Wednesday, June 2, 2010

SP500 Headed Higher


Today's rally was nice but lower volume ruled out a confirmed follow-through day. I believe the SP500 is headed higher toward 1133 to 1150 in wave (c) of [a] of B of an upward correction that should last well into July. After reaching the target zone, we will likely see a pullback or consolidation for much of June which should bring the market back down to the 200ema before moving higher in wave C. My calculations put the target for wave C at 1190 to 1220.

Should we see a move to the proposed target it would confirm that we are in a flat correction as I have suggested. Failure to sustain above the 5/27 high followed by a move below the 5/25 low would be a significant turn for the worse, but with pessimism continuing to rise I will be surprised to see such an outcome.

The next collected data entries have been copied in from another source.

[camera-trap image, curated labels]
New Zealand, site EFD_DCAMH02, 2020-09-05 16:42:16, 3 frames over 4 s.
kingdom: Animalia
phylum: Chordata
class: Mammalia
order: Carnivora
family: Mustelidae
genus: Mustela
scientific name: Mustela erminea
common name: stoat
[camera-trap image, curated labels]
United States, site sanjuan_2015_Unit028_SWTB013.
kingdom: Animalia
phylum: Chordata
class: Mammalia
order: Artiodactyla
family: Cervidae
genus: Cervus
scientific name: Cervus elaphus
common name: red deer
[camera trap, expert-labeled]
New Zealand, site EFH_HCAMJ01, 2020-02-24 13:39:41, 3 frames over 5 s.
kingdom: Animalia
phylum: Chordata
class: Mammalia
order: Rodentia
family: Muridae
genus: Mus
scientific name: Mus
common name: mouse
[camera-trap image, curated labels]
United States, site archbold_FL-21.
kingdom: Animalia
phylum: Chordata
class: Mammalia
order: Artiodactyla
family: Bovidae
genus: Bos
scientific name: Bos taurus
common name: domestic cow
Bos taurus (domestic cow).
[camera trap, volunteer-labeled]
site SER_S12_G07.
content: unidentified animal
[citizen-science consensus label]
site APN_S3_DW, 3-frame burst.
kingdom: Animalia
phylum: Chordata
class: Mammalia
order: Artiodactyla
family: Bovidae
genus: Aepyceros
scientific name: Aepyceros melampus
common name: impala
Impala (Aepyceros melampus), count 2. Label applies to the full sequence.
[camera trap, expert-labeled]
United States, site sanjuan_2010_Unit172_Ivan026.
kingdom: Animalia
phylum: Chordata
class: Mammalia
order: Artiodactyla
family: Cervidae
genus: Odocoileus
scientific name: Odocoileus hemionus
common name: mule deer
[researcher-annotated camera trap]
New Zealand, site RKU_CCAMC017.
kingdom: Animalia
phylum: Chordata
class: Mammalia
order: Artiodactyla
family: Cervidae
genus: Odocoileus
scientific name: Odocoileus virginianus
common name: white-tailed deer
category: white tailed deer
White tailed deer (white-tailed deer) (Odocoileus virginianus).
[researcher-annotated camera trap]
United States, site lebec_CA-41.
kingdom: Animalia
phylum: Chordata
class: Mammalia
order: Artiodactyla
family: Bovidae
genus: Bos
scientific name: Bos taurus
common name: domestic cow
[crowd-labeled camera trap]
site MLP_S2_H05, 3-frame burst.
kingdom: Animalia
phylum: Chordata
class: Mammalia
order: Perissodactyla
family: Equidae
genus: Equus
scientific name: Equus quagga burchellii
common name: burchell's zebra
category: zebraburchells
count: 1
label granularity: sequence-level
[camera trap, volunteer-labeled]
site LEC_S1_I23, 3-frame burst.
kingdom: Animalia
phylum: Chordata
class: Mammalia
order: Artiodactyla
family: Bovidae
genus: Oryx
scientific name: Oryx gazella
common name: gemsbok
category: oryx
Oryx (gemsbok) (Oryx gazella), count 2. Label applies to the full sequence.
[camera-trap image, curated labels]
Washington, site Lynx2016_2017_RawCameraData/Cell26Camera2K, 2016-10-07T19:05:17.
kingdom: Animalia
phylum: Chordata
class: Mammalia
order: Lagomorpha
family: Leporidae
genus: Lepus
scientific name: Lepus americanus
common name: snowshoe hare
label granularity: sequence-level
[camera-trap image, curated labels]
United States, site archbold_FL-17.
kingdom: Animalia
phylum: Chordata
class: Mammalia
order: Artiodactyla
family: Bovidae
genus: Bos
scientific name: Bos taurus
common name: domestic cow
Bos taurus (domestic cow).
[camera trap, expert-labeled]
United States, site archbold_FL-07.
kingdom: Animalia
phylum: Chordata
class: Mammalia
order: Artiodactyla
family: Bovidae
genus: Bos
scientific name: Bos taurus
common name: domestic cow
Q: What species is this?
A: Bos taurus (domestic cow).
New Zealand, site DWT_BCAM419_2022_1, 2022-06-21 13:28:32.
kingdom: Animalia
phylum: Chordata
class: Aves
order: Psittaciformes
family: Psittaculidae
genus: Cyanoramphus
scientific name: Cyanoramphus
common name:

One way that the market could move below the 5/25 low which would be bullish is if we are still in wave [c] down in an ending diagonal that terminates later in June. We will just have to wait and see how this plays out, but for now I am going with the more near term bullish view.

Notice that we are near a MACD buy signal. Although generally I require the 50ema to have a positive slope to accept a MACD buy signal, I have found that signals off of a flat to rising 200ema to often be valid, so I will be taking a 1/2 long position on a move above the 5/27 fractal buy signal high.

Short term longs may be initiated now with the view of exiting in 3 to 5 days. Smaller size would be prudent given the downside risk. Intermediate long positions should not be initiated at this time.